Collected data:
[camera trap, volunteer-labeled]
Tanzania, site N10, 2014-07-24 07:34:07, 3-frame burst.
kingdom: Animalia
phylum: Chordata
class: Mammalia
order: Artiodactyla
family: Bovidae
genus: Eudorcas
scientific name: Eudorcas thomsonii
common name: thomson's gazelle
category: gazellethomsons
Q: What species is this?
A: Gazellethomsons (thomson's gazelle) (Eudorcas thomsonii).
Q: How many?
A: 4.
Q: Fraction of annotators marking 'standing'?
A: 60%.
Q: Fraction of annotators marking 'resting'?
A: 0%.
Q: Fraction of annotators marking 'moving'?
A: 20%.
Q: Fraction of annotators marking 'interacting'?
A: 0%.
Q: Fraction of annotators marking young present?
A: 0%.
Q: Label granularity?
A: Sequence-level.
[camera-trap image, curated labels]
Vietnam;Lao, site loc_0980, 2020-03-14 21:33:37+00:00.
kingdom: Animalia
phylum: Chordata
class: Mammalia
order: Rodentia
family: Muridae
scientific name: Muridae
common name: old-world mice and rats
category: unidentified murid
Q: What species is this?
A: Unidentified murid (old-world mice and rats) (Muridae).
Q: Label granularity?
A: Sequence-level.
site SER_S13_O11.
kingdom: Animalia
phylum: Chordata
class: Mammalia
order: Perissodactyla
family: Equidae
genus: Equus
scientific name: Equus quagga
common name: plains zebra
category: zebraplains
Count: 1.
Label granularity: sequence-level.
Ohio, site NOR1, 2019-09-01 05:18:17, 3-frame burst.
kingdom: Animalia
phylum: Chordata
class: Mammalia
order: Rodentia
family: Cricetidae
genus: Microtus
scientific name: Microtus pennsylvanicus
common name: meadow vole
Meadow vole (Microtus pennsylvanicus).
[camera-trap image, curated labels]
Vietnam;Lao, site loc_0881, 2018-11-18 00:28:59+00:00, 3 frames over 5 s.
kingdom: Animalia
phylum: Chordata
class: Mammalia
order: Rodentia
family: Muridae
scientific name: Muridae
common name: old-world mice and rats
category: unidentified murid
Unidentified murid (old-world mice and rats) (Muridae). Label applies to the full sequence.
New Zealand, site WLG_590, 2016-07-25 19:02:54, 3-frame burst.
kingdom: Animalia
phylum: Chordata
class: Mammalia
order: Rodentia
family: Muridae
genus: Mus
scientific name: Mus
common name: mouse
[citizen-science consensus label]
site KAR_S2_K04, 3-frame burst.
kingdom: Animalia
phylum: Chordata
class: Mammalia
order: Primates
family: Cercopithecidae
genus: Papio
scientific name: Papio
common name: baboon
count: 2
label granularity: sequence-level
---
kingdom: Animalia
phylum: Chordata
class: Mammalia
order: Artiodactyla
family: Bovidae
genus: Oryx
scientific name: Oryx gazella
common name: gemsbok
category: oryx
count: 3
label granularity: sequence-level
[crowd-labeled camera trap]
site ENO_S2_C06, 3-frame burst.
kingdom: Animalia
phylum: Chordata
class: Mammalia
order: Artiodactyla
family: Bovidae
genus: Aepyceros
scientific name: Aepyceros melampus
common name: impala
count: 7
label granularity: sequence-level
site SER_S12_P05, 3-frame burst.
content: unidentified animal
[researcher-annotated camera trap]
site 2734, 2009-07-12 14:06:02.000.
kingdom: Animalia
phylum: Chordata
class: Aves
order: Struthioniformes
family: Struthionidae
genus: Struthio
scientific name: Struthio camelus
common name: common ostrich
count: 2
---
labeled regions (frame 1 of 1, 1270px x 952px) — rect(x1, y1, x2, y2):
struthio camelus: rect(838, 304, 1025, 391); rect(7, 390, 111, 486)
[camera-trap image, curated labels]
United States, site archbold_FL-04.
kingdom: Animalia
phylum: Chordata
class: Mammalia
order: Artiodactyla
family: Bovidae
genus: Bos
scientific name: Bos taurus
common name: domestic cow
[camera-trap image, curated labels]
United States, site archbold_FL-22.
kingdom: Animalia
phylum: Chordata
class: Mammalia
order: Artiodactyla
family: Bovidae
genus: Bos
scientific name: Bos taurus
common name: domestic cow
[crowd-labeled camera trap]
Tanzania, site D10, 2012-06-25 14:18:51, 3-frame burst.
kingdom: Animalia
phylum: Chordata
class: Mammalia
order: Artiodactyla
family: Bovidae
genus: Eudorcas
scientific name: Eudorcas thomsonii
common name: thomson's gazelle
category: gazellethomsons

◆ PROBLEM DESCRIPTION: From the data above, copy each line exactly.

◆ ANSWER:
[camera trap, volunteer-labeled]
Tanzania, site N10, 2014-07-24 07:34:07, 3-frame burst.
kingdom: Animalia
phylum: Chordata
class: Mammalia
order: Artiodactyla
family: Bovidae
genus: Eudorcas
scientific name: Eudorcas thomsonii
common name: thomson's gazelle
category: gazellethomsons
Q: What species is this?
A: Gazellethomsons (thomson's gazelle) (Eudorcas thomsonii).
Q: How many?
A: 4.
Q: Fraction of annotators marking 'standing'?
A: 60%.
Q: Fraction of annotators marking 'resting'?
A: 0%.
Q: Fraction of annotators marking 'moving'?
A: 20%.
Q: Fraction of annotators marking 'interacting'?
A: 0%.
Q: Fraction of annotators marking young present?
A: 0%.
Q: Label granularity?
A: Sequence-level.
[camera-trap image, curated labels]
Vietnam;Lao, site loc_0980, 2020-03-14 21:33:37+00:00.
kingdom: Animalia
phylum: Chordata
class: Mammalia
order: Rodentia
family: Muridae
scientific name: Muridae
common name: old-world mice and rats
category: unidentified murid
Q: What species is this?
A: Unidentified murid (old-world mice and rats) (Muridae).
Q: Label granularity?
A: Sequence-level.
site SER_S13_O11.
kingdom: Animalia
phylum: Chordata
class: Mammalia
order: Perissodactyla
family: Equidae
genus: Equus
scientific name: Equus quagga
common name: plains zebra
category: zebraplains
Count: 1.
Label granularity: sequence-level.
Ohio, site NOR1, 2019-09-01 05:18:17, 3-frame burst.
kingdom: Animalia
phylum: Chordata
class: Mammalia
order: Rodentia
family: Cricetidae
genus: Microtus
scientific name: Microtus pennsylvanicus
common name: meadow vole
Meadow vole (Microtus pennsylvanicus).
[camera-trap image, curated labels]
Vietnam;Lao, site loc_0881, 2018-11-18 00:28:59+00:00, 3 frames over 5 s.
kingdom: Animalia
phylum: Chordata
class: Mammalia
order: Rodentia
family: Muridae
scientific name: Muridae
common name: old-world mice and rats
category: unidentified murid
Unidentified murid (old-world mice and rats) (Muridae). Label applies to the full sequence.
New Zealand, site WLG_590, 2016-07-25 19:02:54, 3-frame burst.
kingdom: Animalia
phylum: Chordata
class: Mammalia
order: Rodentia
family: Muridae
genus: Mus
scientific name: Mus
common name: mouse
[citizen-science consensus label]
site KAR_S2_K04, 3-frame burst.
kingdom: Animalia
phylum: Chordata
class: Mammalia
order: Primates
family: Cercopithecidae
genus: Papio
scientific name: Papio
common name: baboon
count: 2
label granularity: sequence-level
---
kingdom: Animalia
phylum: Chordata
class: Mammalia
order: Artiodactyla
family: Bovidae
genus: Oryx
scientific name: Oryx gazella
common name: gemsbok
category: oryx
count: 3
label granularity: sequence-level
[crowd-labeled camera trap]
site ENO_S2_C06, 3-frame burst.
kingdom: Animalia
phylum: Chordata
class: Mammalia
order: Artiodactyla
family: Bovidae
genus: Aepyceros
scientific name: Aepyceros melampus
common name: impala
count: 7
label granularity: sequence-level
site SER_S12_P05, 3-frame burst.
content: unidentified animal
[researcher-annotated camera trap]
site 2734, 2009-07-12 14:06:02.000.
kingdom: Animalia
phylum: Chordata
class: Aves
order: Struthioniformes
family: Struthionidae
genus: Struthio
scientific name: Struthio camelus
common name: common ostrich
count: 2
---
labeled regions (frame 1 of 1, 1270px x 952px) — rect(x1, y1, x2, y2):
struthio camelus: rect(838, 304, 1025, 391); rect(7, 390, 111, 486)
[camera-trap image, curated labels]
United States, site archbold_FL-04.
kingdom: Animalia
phylum: Chordata
class: Mammalia
order: Artiodactyla
family: Bovidae
genus: Bos
scientific name: Bos taurus
common name: domestic cow
[camera-trap image, curated labels]
United States, site archbold_FL-22.
kingdom: Animalia
phylum: Chordata
class: Mammalia
order: Artiodactyla
family: Bovidae
genus: Bos
scientific name: Bos taurus
common name: domestic cow
[crowd-labeled camera trap]
Tanzania, site D10, 2012-06-25 14:18:51, 3-frame burst.
kingdom: Animalia
phylum: Chordata
class: Mammalia
order: Artiodactyla
family: Bovidae
genus: Eudorcas
scientific name: Eudorcas thomsonii
common name: thomson's gazelle
category: gazellethomsons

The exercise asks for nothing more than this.